Unfortunately, this appears to me to be normal practice rather than that caused by sudden unavailability of key staff. Unless the principal of the client is high ranking and influential in the industry, the consulting company sends in junior consultants to both consult and learn the trade at the same time. The consulting company wins, but the client tends to lose.

Disorganisation

Consulting companies, in particular, don’t deliver on their promises as, although their intellectual capability and rapport building skills are excellent, their planning and execution skills border on the negligent.

This is less of an issue with individual consultants than with companies. Individual consultants tend to work, but not always, whatever hours are necessary to meet a deadline. Corporations are more hostage to organisational culture and morale. They tend to rationalise the “reasons” for missing a deadline rather than pulling out all stops to meet a deadline.

They tend to have not arranged their capacity and capability around their operations; rather, they have arranged it around their intellectual capability.

Secrecy

Consultants are totally unwilling to share their intellectual property in a vain hope that they will get more consultancy fees from their client.

Consultants hold their intellectual property so tight that the client does not learn the rationale behind the “new way” and the outcome is usually not sustainable.

Consultants are generally too precious about their intellectual property. They tend to believe two things:

  1. The ideas they have are unique and give real advantage to the recipients well above what other consultants can think of. This is really unusual. If it is real, the consultant will be very rich, very quickly, through the impact of transference of “best practice”. If the idea is just another good idea where the key is in implementation, then it is better to share the idea widely and excel at the ability to implement
  2. The value of their organisation, which they may want to sell at some stage to realise the value in their ideas, is tied directly and only directly to their intellectual property. Of course, this is far from the truth. Intellectual property is important, but so are:
    • a. Having clear processes and procedures that mean the organisation is not reliant on one person
    • b. Being good, very good, at execution
    • c. Having a detailed strategy for moving potential clients through the sales pipeline
    • d.

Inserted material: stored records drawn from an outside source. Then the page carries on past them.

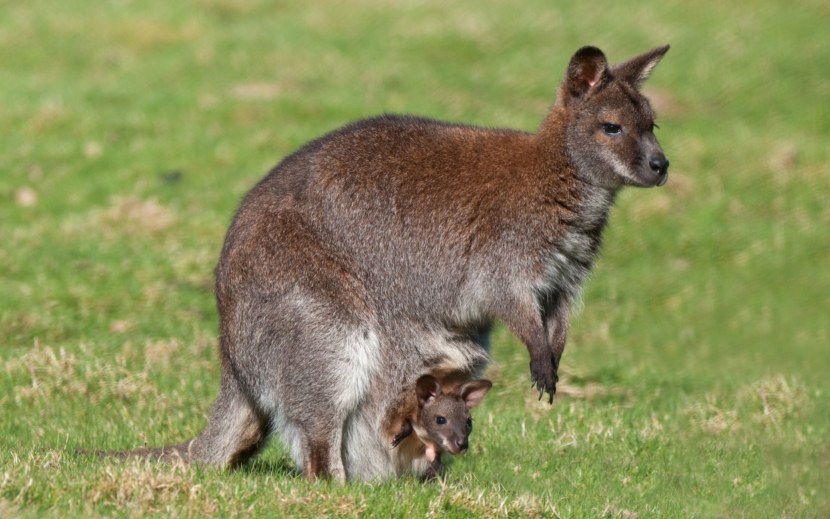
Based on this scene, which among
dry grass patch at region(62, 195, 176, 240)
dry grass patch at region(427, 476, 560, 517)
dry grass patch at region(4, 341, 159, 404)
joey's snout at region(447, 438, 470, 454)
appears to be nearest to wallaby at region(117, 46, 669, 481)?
joey's snout at region(447, 438, 470, 454)

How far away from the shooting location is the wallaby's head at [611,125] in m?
7.52

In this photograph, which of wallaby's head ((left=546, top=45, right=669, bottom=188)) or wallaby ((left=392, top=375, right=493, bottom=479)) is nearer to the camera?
wallaby ((left=392, top=375, right=493, bottom=479))

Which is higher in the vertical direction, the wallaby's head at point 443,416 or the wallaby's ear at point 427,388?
the wallaby's ear at point 427,388

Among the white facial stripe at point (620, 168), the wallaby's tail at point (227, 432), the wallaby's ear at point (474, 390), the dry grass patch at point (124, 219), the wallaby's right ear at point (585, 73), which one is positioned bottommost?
the dry grass patch at point (124, 219)

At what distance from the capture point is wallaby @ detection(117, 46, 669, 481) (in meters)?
7.25

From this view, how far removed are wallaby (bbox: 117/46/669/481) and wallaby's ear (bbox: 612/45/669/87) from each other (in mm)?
14

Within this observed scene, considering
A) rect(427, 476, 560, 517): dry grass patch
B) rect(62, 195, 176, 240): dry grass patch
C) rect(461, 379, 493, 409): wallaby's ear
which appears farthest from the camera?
rect(62, 195, 176, 240): dry grass patch

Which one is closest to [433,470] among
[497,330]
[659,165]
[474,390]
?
[474,390]

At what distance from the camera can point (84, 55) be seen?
22719mm

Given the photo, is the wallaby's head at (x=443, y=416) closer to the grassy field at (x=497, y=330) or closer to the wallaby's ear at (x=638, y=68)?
the grassy field at (x=497, y=330)

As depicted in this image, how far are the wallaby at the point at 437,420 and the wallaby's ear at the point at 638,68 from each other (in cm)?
206

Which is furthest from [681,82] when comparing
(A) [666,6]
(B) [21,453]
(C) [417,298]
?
(B) [21,453]

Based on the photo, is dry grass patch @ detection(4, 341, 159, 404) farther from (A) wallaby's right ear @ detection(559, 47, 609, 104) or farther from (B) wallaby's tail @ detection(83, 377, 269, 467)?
(A) wallaby's right ear @ detection(559, 47, 609, 104)

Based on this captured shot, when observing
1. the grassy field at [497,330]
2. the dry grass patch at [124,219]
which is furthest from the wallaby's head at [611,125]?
the dry grass patch at [124,219]
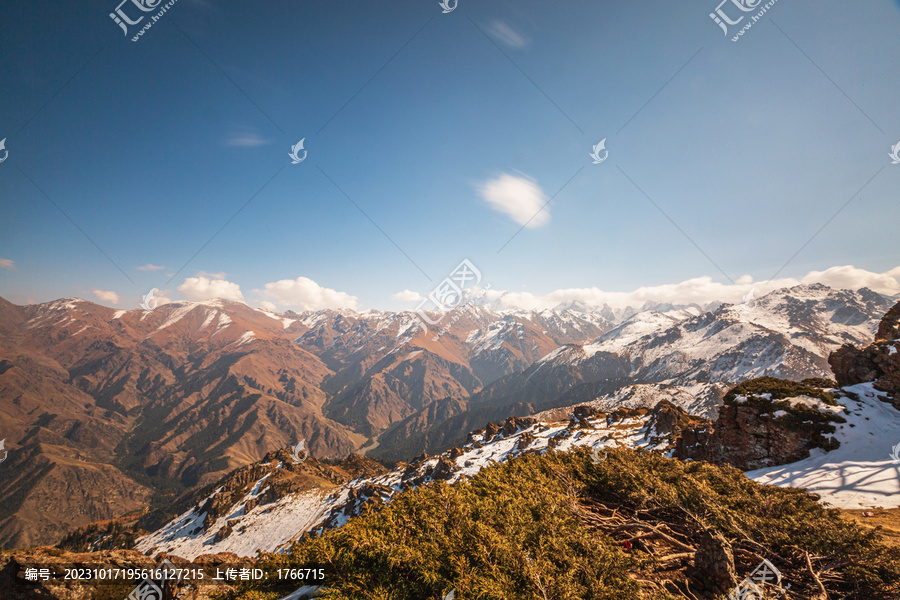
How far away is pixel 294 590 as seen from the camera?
850cm

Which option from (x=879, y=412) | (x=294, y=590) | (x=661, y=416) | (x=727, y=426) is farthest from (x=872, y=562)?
(x=661, y=416)

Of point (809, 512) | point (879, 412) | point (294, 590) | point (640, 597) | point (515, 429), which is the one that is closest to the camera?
point (640, 597)

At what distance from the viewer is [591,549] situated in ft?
24.3

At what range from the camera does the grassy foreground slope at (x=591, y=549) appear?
22.3ft

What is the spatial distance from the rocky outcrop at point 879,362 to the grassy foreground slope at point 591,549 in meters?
27.9

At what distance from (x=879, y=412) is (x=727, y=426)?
9.94m

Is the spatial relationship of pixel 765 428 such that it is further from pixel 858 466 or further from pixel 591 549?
pixel 591 549

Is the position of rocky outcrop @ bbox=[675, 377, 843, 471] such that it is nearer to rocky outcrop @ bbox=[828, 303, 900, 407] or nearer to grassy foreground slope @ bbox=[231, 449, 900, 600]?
rocky outcrop @ bbox=[828, 303, 900, 407]

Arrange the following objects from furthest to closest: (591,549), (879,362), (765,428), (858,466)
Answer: (879,362) < (765,428) < (858,466) < (591,549)

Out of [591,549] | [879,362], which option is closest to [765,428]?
[879,362]

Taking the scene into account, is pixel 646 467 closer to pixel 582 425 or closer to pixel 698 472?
pixel 698 472

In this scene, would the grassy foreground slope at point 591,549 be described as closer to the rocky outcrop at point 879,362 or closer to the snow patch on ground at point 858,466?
the snow patch on ground at point 858,466

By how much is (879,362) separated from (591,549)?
4153cm

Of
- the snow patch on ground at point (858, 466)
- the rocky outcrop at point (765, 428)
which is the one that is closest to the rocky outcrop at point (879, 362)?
the snow patch on ground at point (858, 466)
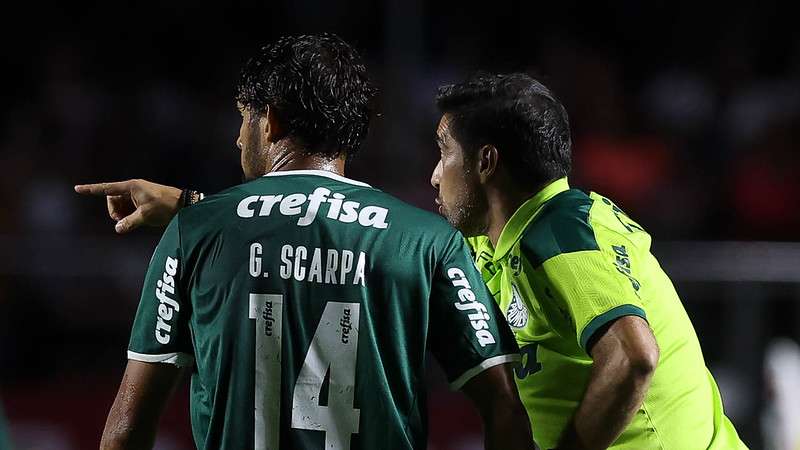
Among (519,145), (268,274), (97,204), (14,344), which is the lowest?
(14,344)

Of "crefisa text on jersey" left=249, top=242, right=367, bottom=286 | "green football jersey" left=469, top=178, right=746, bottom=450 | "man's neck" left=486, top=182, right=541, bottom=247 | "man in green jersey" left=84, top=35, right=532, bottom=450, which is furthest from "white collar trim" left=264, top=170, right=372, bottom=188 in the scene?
"man's neck" left=486, top=182, right=541, bottom=247

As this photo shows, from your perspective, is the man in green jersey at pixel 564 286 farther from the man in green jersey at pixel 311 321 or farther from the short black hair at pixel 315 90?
the short black hair at pixel 315 90

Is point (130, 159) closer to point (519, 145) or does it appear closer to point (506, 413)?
point (519, 145)

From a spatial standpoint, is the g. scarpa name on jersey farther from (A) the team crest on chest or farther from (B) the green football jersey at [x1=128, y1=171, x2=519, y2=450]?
(A) the team crest on chest

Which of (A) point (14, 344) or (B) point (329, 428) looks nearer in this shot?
(B) point (329, 428)

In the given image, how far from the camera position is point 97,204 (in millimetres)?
8586

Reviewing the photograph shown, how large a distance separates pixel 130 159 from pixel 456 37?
298cm

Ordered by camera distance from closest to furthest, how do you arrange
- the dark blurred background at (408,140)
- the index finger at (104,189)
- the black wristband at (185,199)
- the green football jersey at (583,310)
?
the green football jersey at (583,310) → the index finger at (104,189) → the black wristband at (185,199) → the dark blurred background at (408,140)

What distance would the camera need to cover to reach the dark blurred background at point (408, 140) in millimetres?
7141

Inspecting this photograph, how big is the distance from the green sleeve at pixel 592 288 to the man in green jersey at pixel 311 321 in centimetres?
24

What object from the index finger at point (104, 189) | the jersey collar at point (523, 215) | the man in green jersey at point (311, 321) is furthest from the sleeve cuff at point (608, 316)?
the index finger at point (104, 189)

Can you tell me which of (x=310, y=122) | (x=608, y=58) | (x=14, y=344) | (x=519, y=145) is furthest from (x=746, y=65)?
(x=310, y=122)

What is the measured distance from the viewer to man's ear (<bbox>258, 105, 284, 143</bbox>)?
2.69 m

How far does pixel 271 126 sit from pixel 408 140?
596cm
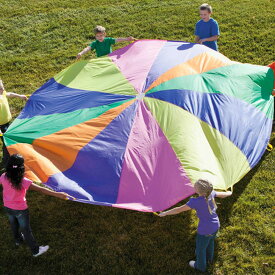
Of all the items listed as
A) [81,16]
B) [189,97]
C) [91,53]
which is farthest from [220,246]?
[81,16]

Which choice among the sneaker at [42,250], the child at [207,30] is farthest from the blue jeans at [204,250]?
the child at [207,30]

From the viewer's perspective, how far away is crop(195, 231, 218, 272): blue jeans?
4242 mm

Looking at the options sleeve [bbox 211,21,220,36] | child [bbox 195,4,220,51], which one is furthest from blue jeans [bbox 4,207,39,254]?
sleeve [bbox 211,21,220,36]

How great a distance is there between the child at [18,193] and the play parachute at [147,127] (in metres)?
0.26

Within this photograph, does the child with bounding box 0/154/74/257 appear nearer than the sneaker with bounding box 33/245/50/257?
Yes

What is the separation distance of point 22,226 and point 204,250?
214 centimetres

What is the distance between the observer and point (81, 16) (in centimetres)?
1084

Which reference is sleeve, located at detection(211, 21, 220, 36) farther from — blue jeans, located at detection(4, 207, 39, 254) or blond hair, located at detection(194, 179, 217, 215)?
blue jeans, located at detection(4, 207, 39, 254)

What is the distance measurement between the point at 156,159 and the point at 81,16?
24.2 feet

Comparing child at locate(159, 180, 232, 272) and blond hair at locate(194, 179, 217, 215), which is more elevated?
blond hair at locate(194, 179, 217, 215)

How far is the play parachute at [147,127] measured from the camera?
4531mm

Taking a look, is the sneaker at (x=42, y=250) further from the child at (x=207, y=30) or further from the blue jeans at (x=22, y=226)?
the child at (x=207, y=30)

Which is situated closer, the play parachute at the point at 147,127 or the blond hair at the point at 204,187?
the blond hair at the point at 204,187

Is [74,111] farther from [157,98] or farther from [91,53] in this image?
[91,53]
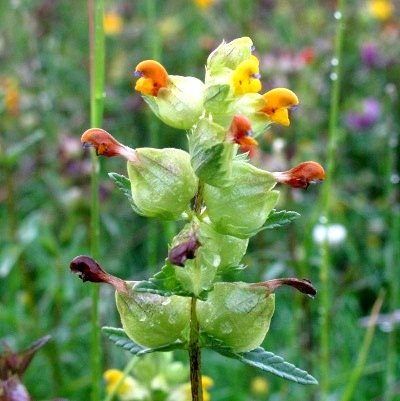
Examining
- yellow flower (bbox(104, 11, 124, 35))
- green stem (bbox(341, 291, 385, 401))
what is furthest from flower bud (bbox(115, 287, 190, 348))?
yellow flower (bbox(104, 11, 124, 35))

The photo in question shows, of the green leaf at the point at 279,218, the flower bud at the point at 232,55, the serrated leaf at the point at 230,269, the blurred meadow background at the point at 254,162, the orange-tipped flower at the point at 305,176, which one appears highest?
the flower bud at the point at 232,55

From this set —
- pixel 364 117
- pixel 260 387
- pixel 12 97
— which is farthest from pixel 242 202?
pixel 364 117

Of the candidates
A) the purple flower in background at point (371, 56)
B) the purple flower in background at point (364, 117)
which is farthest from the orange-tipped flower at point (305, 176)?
the purple flower in background at point (371, 56)

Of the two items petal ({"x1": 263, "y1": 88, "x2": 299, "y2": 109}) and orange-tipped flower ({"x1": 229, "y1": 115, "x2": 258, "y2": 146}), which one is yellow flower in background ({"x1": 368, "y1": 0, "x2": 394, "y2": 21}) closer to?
petal ({"x1": 263, "y1": 88, "x2": 299, "y2": 109})

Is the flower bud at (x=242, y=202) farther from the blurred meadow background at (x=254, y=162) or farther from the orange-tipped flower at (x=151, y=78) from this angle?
the blurred meadow background at (x=254, y=162)

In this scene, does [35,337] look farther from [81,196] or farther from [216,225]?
[216,225]

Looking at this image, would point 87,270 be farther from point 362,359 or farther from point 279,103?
point 362,359
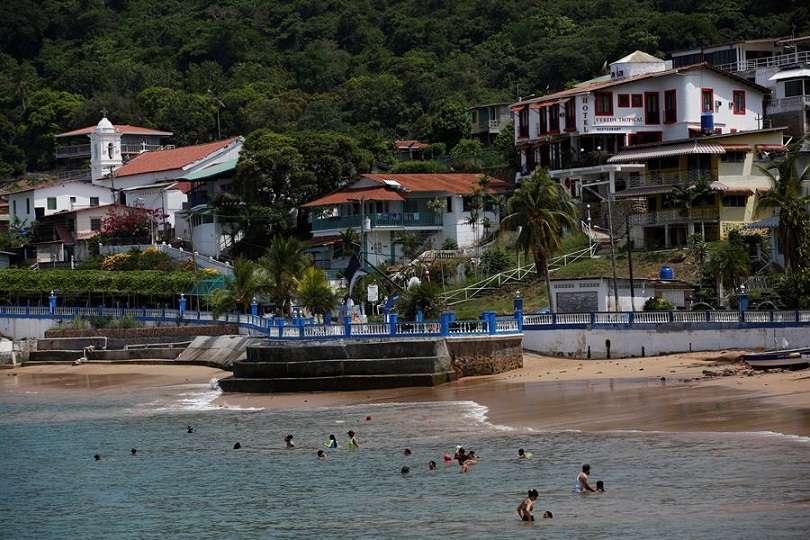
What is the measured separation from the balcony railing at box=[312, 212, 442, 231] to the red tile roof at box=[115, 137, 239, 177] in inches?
890

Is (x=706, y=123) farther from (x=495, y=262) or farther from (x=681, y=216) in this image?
(x=495, y=262)

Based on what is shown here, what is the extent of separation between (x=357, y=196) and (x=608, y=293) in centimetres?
2603

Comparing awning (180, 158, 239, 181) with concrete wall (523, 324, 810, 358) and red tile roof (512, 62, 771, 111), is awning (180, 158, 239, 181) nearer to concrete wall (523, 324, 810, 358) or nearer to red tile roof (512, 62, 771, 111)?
red tile roof (512, 62, 771, 111)

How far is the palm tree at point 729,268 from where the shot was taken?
57.0m

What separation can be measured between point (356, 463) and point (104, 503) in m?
6.68

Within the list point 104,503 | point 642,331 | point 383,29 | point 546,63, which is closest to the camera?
point 104,503

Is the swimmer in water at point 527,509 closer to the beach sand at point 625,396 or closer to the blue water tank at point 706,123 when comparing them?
the beach sand at point 625,396

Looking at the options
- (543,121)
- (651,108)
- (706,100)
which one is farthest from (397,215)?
(706,100)

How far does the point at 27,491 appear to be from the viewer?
1550 inches

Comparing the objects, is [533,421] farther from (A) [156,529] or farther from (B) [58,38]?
(B) [58,38]

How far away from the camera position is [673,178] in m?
71.6

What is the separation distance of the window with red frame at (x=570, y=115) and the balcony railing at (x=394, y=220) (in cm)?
884

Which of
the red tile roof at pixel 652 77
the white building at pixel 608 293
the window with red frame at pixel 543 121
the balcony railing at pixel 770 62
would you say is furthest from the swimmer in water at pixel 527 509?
the balcony railing at pixel 770 62

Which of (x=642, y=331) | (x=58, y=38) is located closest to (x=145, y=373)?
(x=642, y=331)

Having a robust recruitment and induction programme that ensures only the best available in the salary range the organisation is willing to pay are available to consult for the organisation.

Vacillation

Consultants hedge their bets both in terms of the advice they give and the way in which they consider the client.

Really poor consultants, who I think are thankfully few, give equivocal advice. Not advice with specific cost benefit analysis and a preferred recommendation, just a set of options and the client is left to take their pick. This is lazy consulting. The consultant, unless they are at the very junior level of rates and accompanying experience, is contracted for their ability to evaluate alternatives, not just give them.

Some consultants damage their business and inadvertently the client by being unsure whether to treat the client as a long tern prospect or as a once-off opportunity. If they decide to treat the client as a once-off opportunity and do not work towards building a long term relationship built on trust, they lose the opportunity of more business. More importantly for the client, the consultant provides short term advice with no option of challenging the client’s mind set and strategy, which may be in the best interest of the client, although risky for the consultant.